Faute de pouvoir vacciner nos démocraties libérales et leurs institutions principales contre la montée du populisme autoritaire, il faut les défendre. C’est exactement ce qui vient de se passer en Israël.

Il faut se réjouir de la mise sur « pause », dans ce pays, de l’inquiétant projet de réforme judiciaire du gouvernement de Benyamin Nétanyahou.

Attention ! Le projet, qui a été dénoncé en Israël et ailleurs dans le monde – la ministre canadienne des Affaires étrangères, Mélanie Joly, avait réclamé, à la mi-mars, son abandon –, n’est pas mort et enterré.

Le gouvernement de coalition formé en décembre dernier, qui s’était empressé de déposer cette législation début janvier, n’a pas dit son dernier mot.

Mais ses ardeurs ont été freinées par la mobilisation historique des opposants à la réforme.

En entrevue mardi, le politologue israélien Gideon Rahat a salué à la fois le « zèle démocratique » de ces concitoyens et la diversité « remarquable » observée lors des manifestations.

« Il y avait des féministes, des pro-gais, des gens plus modérés, des libéraux, des conservateurs… Des gens avec des agendas différents qui se sont unis.

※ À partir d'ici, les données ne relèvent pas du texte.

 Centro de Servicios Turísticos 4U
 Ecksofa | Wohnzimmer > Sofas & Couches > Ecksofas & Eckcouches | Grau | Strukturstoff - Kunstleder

C’était très pluraliste », nous a dit cet expert, affilié à l’Institut israélien de la démocratie.

C’est la preuve que le populisme peut être confronté par le pluralisme.

Le politologue israélien Gideon Rahat

Il faut donc se féliciter de ces récents développements. Mais il faut aussi craindre pour la suite des choses, en espérant que le gouvernement finira par entendre raison.

Les manifestants ont gagné une bataille, mais pas la guerre.

Le gouvernement israélien – qui « a subi une prise de contrôle hostile par un groupe messianique, nationaliste et antidémocratique », selon le chef de l’opposition, Yaïr Lapid – semble toujours avoir l’intention d’affaiblir le pouvoir de la Cour suprême du pays.

Son projet de loi, rappelons-le, contient une série de mesures visant à réduire à la fois l’indépendance et la portée des pouvoirs du plus haut tribunal du pays.

Le gouvernement israélien veut à la fois contrôler la commission qui sélectionne les juges, empêcher la Cour suprême d’invalider des lois dites « fondamentales » qu’il pourrait faire adopter à l’avenir et se doter d’une « disposition de dérogation » qui permettrait au Parlement d’invalider les décisions du plus haut tribunal du pays. Entre autres choses.

On se retrouve donc ici face à un gouvernement qui cherche à mettre au pas un contre-pouvoir essentiel – l’un des seuls, il faut le préciser, en Israël.

C’est pourquoi le caractère démocratique de l’État est au cœur des débats actuels.

Certains, par ailleurs, s’inquiètent d’un autre développement récent dans ce dossier controversé. Et si la pause dans l’examen du projet de réforme annonçait une autre dérive ?

Des médias ont rapporté que le premier ministre aurait proposé un compromis troublant au ministre de la Sécurité nationale, le politicien d’extrême droite Itamar Ben Gvir. En échange de son appui, il lui aurait promis le commandement d’une « garde nationale ».

Plusieurs ont rapidement dénoncé ce qui, à leurs yeux, s’apparenterait à la création d’une « milice privée ».

Il n’est pas inutile, pour comprendre ce qui se passe en Israël, de porter une attention particulière aux analyses de Cas Mudde, spécialiste de l’extrême droite et du populisme.

Il expliquait le mois dernier dans le quotidien Le Monde qu’on assiste à la fois à une banalisation de l’extrême droite et, en parallèle, à un rapprochement (une « hybridation ») avec la droite traditionnelle dans plusieurs pays. Y compris en Israël.

« La droite conventionnelle a en outre adopté les thèmes de l’extrême droite, l’immigration étant uniquement présentée comme un risque sécuritaire ou identitaire, alors qu’il n’y a pas si longtemps on vantait la contribution des nouveaux arrivants à la croissance économique », estime cet expert.

Avec pour résultat que « la proximité entre la droite et l’extrême droite se traduit sur le plan institutionnel par un plus grand nombre de coalitions gouvernementales intégrant les formations les plus radicales ».

On aurait donc tort d’interpréter la crise actuelle en Israël comme une anomalie.

C’est en partie le résultat d’une tendance observée dans plusieurs pays.

Tous ceux qui ont à cœur la survie des démocraties libérales auraient tout avantage à observer ce qui se passe actuellement au pays de Bibi avec un grand intérêt.